◆ SUPPLIED TEXT

.....

On Tuesday, the Northwest Environmental Advocates filed a complaint in the District of Oregon against the National Marine Fisheries Service (NMFS) for issuing a “flawed” 2015 biological opinion that allegedly would not properly accommodate the multitude of salmon species that migrate in the region.
Under the Clean Water Act (CWA), states must identify and adopt water quality standards, with the goal of protecting native marine life and American citizens. Also, the Endangered Species Act (ESA) lists qualifications for species to be “in jeopardy” or endangered, of which many Pacific Northwest salmonid species are considered threatened or endangered.
This, according to the complaint, is mostly due to human intervention by tampering with bodies of water or the surrounding vegetation. This has caused “ increased juvenile mortality, increased susceptibility and exposure to diseases, impaired ability to avoid predators, altered migration timing, and changes in fish community structure that favor competitors of salmonids.” In the summer of 2015, due to high water temperatures, roughly 250,000 adult sockeye salmon died since they were unable to migrate upstream.

.....

◆ QUESTIONS ON THE MATERIAL
a. Based on the salmon complaint passage, decide whether each statement agrees with it, answering yes or no and quoting the words that settle it: (i) The complaint was filed in the District of Oregon. (ii) The challenged biological opinion was issued in 2016. (iii) Roughly 250,000 adult sockeye salmon died in the summer of 2015.
b. According to the salmon complaint passage, what must states identify and adopt under the Clean Water Act?

[Saved entries]

.....

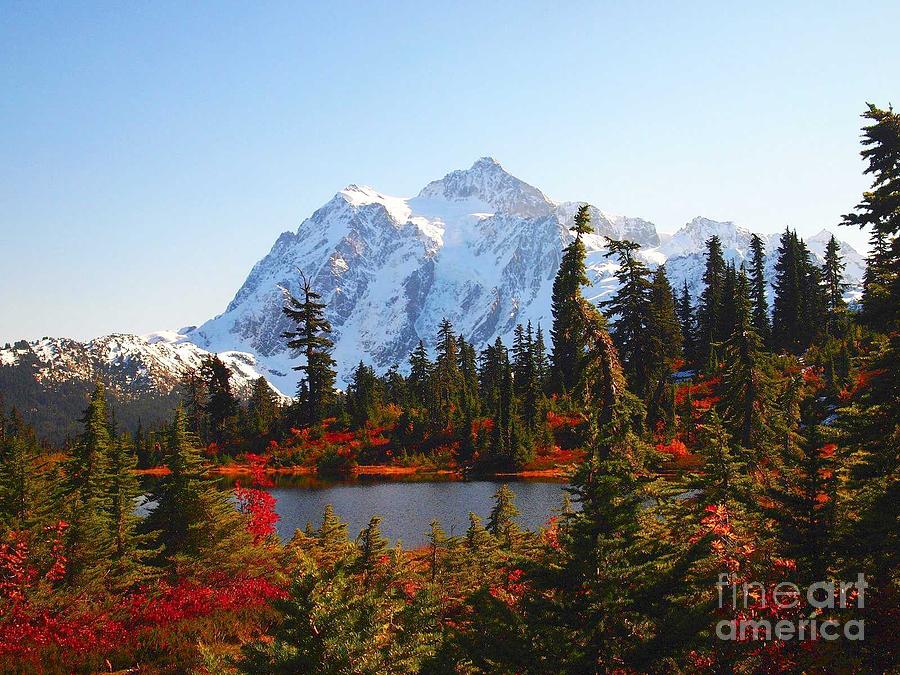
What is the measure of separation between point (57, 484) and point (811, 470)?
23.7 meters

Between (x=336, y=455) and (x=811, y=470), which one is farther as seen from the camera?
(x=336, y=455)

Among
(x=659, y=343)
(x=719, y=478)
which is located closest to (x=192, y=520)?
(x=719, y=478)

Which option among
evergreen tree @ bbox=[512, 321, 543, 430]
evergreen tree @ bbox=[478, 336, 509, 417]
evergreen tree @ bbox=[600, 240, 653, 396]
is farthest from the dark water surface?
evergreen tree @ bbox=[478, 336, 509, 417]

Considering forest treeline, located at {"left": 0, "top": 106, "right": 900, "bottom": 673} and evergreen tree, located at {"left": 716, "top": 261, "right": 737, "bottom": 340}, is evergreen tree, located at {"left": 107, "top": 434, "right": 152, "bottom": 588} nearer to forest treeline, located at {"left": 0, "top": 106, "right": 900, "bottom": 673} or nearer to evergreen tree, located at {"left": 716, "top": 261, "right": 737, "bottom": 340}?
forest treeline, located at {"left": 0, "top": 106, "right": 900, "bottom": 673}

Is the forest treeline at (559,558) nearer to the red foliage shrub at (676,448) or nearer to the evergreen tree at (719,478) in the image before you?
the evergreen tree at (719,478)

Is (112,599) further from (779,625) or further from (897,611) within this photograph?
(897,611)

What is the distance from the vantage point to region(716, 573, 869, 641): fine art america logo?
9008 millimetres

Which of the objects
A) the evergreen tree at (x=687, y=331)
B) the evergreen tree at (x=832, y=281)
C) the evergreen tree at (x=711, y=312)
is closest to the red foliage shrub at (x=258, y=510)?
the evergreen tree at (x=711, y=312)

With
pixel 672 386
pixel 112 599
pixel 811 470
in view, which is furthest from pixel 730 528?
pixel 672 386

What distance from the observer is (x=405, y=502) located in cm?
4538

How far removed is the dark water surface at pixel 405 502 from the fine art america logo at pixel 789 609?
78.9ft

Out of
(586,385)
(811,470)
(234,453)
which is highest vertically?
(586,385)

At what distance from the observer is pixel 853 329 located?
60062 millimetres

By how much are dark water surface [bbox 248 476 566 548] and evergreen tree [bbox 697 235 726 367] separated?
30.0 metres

.....

◆ ANSWERS TO THIS EXERCISE
a.
(i) Yes: "filed a complaint in the District of Oregon"
(ii) No: "issuing a “flawed” 2015 biological opinion"
(iii) Yes: "In the summer of 2015, due to high water temperatures, roughly 250,000 adult sockeye salmon died"

b. Water quality standards.